TAILOR X : le risque intermédiaire d’Oncotype DX devient plus clair

Les résultats de l’étude TAILORx ont été présentés ce jour par Sparano en plénière à l’ASCO (American Society of Clinicol Oncology) à Chicago.

6711 patientes ayant un cancer du sein précoce opéré, hormono-sensible, HER négatif et sans envahissement ganglionnaire axillaire testées par Oncotype DX avec un Recurrent Score (RS) intermédiaire (11-25) ont été randomisées dans cet essai clinique de phase III de non infériorité en hormonothérapie seule ou hormonothérapie et chimiothérapie.

L’objectif était d’évaluer le bénéfice à la chimiothérapie pour ce groupe de patientes à risque intermédiaire.

Les résultats du groupe bas risque (RS < 10) ont déjà été publiés et ont confirmé qu’il y avait très peu de récidives dans cette population et donc que la chimiothérapie n’était pas nécessaire (98% de survie à 5 ans). Rappelons que dans cette population qui était aussi à faible risque selon des clinico-pathologiques, les signatures moléculaires n’auraient pas été indiquées.

L’objectif principal de TAILORx était l’invasive disease free survival (IDFS). Cette étude randomisée a aussi été publiée le même jour dans la prestigieuse revue The new england journal of medicine (Sparano et al, N Engl J Med 3 juin 2018), ce qui permet d’avoir plus de précisions sur la  méthode et les résultats.
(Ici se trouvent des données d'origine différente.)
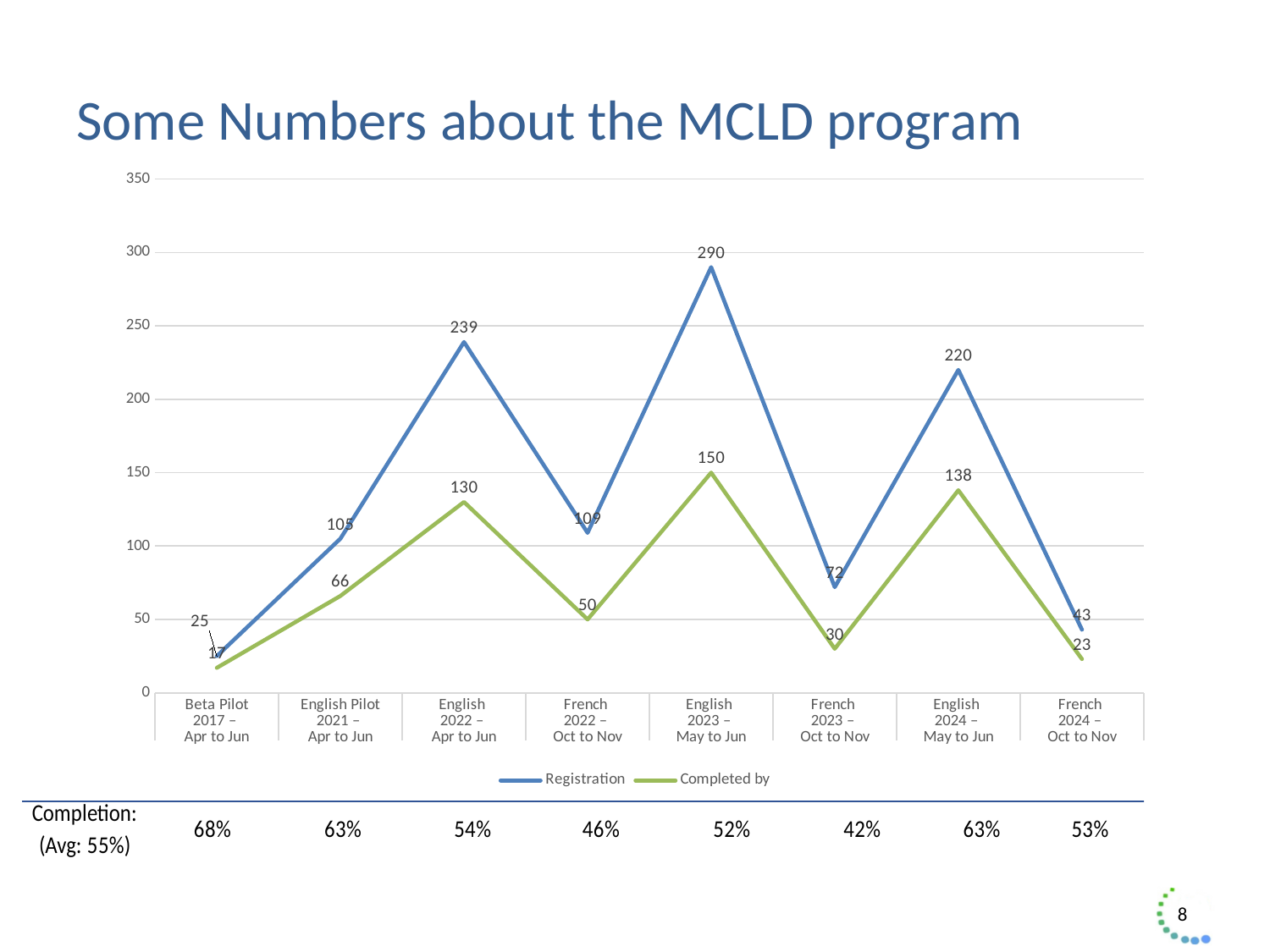
What is the Registration value for English 2023 – May to Jun? 290 Which is larger, the Registration value for English 2022 – Apr to Jun or for English 2024 – May to Jun? English 2022 – Apr to Jun What kind of chart is shown on the slide? Line chart What is the Completed by value for English 2022 – Apr to Jun? 130 What is the difference between Registration and Completed by for English 2024 – May to Jun? 82 What is the completion percentage shown for French 2023 – Oct to Nov? 42% Which category has the highest Registration value? English 2023 – May to Jun Which category has the lowest Completed by value? Beta Pilot 2017 – Apr to Jun How many categories are shown on the x axis? 8 What is the Registration value for French 2024 – Oct to Nov? 43 Which series is drawn in green? Completed by How many series does the legend list? 2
Il est nécessaire de souligner au préalable que les seuils du score intermédiaire ont été changées pour cette étude, passant de 18-31 à 11-25, modifiant donc les références initiales du test standard commercialisé.

Un tiers des patientes avait moins de 50 ans, 57% avaient une tumeur de grade 2 et 29% un grade 1, 63% des patientes avaient une tumeur de 1 à 2 cm.

Selon les critères MINDACT (Microarray in Node Negative Disease May Avoid Chemotherapy), deux-tiers de ces patientes étaient classées à bas risque clinique défini par : grade 1 et tumeur < 3 cm, grade 2 et tumeur < 2 cm, grade 3 et tumeur < 1 cm), signifiant qu’une grande partie n’aurait pas bénéficié de chimiothérapie selon nos critères clinico-pathologiques et donc sans nécessité de signature.

D’autre part, la performance des traitements était différente dans les groupes et les modalités thérapeutiques différentes de nos pratiques. Dans 56% des cas la chimiothérapie contenait des taxanes-cyclophosphamide sans anthracycline, ce qui n’est optimal. 40% des patientes avaient encore une hormonothérapie après 5 ans de traitement, ce qui ne correspondant pas à nos pratiques. Il y avait seulement 5,4% de non observance au traitement par hormonothérapie dans le groupe hormonothérapie seule contre 18,4% dans le groupe chimio-hormonothérapie.,

Après un suivi médian de 7,5 ans, la non-infériorité était démontrée en survie sans récidive, survie sans métastase à distance ou survie globale dans ce groupe intermédiaire en l’absence de chimiothérapie.

L’analyse en sous-groupe réalisée a posteriori a montré que les patientes de moins de 50 ans non ménopausées conservent un bénéfice à la chimiothérapie associée à l’hormonothérapie (différence de 6 % en survie sans récidive).

Que peut-on conclure ?

Les résultats de cette étude apportent surtout désormais un éclairage sur l’attitude à adopter lorsqu’une patiente testée par Oncotype DX présente un RS intermédiaire.

Les signatures multigènes ne devraient pas être prescrites en systématique mais méritent d’être proposées pour réduire les indications de chimiothérapie lorsque nos critères clinico-pathologiques ne permettent pas de conclure sur le bénéfice de celle-ci.

Cette étude confirme la nécessité d’être prudent dans la désescalade chez les femmes de moins de moins de 50 ans.

Par ailleurs, une grande partie de ces patientes à risque intermédiaire défini par ce test n’aurait certainement pas bénéficié de signature multigénique si l’on tient compte des indications admises en France qui prennent en compte le KI67 (> 20%) et la présence d’embols.

Le respect des indications préalablement définies en France des signatures multigènes, dont le remboursement par l’assurance maladie est possible, est indispensable afin d’éviter une « explosion » de prescription économiquement préjudiciable et afin que toutes les femmes qui en ont réellement besoin sur l’ensemble du territoire puissent en bénéficier.